Jedno spojrzenie na nazwę de Sede i od razu wiadomo, w czym fabryka się specjalizuje. To prawda, trzeba znać łacinę, bo to właśnie z tego starożytnego języka de sede tłumaczy się jako siedzieć . Ostatnio jednak marka odeszła od swojego ulubionego tematu i wprowadziła na rynek modele do leżenia . Mowa oczywiście o łóżkach.
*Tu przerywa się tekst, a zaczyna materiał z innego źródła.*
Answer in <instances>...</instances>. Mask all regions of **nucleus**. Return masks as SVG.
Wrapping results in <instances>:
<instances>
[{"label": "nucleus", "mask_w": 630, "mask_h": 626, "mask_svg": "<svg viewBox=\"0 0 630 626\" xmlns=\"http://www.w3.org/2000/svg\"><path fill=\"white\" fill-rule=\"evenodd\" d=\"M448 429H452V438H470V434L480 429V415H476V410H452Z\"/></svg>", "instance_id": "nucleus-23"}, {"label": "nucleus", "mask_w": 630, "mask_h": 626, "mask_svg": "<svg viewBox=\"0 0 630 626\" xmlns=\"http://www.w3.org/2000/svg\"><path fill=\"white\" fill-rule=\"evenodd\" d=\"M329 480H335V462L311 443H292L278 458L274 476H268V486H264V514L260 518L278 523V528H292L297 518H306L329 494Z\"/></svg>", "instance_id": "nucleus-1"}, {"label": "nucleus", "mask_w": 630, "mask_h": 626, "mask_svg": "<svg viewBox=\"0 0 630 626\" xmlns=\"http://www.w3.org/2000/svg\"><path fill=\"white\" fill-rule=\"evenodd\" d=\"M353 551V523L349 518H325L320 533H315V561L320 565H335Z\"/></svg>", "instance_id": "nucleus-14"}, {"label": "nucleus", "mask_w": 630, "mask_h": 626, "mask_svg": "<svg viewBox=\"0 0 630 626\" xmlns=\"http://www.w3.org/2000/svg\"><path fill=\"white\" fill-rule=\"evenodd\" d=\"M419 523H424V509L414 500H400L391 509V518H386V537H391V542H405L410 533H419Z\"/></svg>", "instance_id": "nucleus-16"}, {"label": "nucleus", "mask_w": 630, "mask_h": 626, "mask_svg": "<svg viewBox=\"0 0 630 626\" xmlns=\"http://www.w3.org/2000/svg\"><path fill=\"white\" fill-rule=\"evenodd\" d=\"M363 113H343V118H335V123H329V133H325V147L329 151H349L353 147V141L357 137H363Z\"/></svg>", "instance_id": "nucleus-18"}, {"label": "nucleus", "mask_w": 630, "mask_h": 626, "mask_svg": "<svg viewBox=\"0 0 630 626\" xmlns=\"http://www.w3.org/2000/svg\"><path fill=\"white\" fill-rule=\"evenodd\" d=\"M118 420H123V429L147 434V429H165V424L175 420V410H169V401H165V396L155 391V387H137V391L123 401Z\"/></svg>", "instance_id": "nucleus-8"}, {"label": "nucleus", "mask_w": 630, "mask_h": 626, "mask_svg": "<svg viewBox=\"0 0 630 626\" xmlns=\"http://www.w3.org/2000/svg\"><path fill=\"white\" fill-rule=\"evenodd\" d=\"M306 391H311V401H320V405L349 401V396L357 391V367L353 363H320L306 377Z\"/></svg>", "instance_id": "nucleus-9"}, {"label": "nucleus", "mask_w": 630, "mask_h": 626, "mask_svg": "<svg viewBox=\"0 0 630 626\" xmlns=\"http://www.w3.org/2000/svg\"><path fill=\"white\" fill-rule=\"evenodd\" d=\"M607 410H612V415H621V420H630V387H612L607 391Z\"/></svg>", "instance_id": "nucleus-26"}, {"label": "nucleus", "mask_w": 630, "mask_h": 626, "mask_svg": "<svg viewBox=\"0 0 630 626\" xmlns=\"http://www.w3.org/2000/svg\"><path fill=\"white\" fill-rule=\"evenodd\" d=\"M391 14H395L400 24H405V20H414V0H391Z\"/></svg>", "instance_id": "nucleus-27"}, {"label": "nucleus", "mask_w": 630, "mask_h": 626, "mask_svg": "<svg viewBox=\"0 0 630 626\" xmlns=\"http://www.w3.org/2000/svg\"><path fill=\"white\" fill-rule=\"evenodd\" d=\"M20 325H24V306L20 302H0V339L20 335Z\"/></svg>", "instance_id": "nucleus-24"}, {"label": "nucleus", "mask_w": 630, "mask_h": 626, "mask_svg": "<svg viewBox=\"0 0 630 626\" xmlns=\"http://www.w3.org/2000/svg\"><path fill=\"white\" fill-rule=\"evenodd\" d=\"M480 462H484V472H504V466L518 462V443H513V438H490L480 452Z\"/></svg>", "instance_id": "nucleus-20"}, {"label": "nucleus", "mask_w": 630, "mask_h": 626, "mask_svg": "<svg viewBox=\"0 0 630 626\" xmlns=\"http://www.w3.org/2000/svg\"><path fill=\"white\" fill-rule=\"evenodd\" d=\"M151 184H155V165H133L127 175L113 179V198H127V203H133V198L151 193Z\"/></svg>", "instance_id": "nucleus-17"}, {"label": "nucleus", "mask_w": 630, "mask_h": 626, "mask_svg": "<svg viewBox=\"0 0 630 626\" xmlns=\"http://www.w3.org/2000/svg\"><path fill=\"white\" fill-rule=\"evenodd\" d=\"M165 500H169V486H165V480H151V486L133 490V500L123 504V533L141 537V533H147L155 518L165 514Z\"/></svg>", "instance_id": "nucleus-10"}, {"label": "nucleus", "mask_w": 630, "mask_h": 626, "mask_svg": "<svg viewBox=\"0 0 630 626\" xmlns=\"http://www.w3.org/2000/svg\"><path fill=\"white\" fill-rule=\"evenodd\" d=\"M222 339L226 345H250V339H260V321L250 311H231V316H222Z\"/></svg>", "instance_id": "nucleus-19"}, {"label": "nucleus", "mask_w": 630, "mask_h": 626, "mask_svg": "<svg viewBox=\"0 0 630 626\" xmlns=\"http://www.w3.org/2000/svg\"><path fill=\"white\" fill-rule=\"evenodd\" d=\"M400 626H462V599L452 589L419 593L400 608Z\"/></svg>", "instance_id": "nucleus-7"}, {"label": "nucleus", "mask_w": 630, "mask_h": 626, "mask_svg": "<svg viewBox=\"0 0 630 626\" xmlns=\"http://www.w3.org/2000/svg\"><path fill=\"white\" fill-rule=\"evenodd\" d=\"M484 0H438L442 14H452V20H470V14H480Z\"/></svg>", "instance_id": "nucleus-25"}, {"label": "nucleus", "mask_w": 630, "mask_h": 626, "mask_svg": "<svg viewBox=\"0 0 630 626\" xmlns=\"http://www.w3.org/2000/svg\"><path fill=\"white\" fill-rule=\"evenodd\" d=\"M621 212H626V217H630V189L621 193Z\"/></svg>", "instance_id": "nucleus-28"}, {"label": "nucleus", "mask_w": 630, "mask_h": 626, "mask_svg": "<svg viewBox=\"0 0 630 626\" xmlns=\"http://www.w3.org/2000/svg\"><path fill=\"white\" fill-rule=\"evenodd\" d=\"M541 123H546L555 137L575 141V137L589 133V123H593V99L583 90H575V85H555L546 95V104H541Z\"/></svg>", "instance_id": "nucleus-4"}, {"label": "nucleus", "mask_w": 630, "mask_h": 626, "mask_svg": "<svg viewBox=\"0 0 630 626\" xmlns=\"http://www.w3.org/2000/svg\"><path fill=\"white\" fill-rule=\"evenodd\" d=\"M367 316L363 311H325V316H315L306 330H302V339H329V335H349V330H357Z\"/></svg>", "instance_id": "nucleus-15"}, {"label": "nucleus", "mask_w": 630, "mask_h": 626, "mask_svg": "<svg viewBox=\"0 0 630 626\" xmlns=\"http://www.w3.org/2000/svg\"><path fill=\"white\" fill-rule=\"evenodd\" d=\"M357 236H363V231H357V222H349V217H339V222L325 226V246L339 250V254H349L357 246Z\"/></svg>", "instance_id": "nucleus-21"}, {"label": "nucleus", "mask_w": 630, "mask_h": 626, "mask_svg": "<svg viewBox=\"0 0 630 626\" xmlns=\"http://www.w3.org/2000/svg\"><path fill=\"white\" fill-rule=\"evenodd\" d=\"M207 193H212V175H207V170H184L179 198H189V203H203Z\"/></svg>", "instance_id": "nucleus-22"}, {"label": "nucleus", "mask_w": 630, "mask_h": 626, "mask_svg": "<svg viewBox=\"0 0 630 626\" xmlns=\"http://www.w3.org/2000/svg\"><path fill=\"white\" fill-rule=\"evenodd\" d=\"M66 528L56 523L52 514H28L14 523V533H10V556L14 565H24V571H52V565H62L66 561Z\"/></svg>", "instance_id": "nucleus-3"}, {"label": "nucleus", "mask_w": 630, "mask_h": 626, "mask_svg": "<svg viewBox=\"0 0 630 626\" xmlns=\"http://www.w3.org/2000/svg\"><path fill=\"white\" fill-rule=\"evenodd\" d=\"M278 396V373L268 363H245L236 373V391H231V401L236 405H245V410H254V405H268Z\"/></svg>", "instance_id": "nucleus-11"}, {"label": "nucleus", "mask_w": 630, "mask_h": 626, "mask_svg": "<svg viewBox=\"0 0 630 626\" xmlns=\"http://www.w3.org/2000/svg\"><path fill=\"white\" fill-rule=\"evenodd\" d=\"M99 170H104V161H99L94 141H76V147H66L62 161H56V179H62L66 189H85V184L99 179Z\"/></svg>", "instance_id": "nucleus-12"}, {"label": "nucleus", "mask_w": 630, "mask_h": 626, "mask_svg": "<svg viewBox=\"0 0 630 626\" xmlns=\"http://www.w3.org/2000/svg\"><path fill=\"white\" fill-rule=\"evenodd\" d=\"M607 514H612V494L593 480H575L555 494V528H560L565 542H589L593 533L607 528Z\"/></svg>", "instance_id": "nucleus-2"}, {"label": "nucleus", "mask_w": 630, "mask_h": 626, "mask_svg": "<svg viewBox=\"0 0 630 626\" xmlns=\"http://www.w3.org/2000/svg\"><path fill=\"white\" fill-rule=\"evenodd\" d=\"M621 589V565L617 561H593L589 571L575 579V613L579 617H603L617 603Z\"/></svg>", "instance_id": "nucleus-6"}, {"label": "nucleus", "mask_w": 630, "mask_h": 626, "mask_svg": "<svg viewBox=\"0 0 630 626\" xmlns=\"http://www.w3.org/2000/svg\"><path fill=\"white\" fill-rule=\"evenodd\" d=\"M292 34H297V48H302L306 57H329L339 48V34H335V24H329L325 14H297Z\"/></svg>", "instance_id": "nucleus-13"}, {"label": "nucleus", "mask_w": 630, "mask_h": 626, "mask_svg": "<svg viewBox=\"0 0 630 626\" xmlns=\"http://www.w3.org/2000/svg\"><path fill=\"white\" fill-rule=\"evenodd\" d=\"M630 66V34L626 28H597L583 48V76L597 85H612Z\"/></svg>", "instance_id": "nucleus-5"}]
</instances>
Dziwne byłoby oczekiwanie czegoś niestandardowego po debiucie łóżkowym firma produkująca szezlongi o zarysie ludzkiego ciała. Albo produkuje "bez końca" sofy, których części są połączone za pomocą zamka błyskawicznego.
Dlatego jest całkiem naturalne, że de Sede zaproponował zaskakująco "pływające" łóżko Wezgłowie: swobodnie porusza się po całej powierzchni spania. Dwie połówki wezgłowia mogą być przesuwane razem lub osobno, dzięki czemu łóżko może być używane jako łóżko dzienne. DS 1165 de Sede jest całkowicie wyściełany i nie posiada żadnych ostrych, otwartych rogów, w które można by się uderzyć we śnie.
Czy „leżący” oznacza coś, co znajduje się na czymś w pozycji leżącej, czy coś, co zostaje w tej pozycji w sposób niezależny? Proszę o wyjaśnienie.
Słowo „leżący” oznacza coś, co znajduje się na czymś w pozycji leżącej. Nie jest to jednak wyłącznie określenie pozycji, ale także opisuje relację między tym, co jest w pozycji leżącej, a tym, na czym to się znajduje. Może to być przedmiot leżący na stole, osoba leżąca na łóżku lub książka leżąca na poduszce. Istotne jest, żeby to, co jest „leżące”, nie było w stanie utrzymać tej pozycji samodzielnie i wymagało podparcia lub oparcia.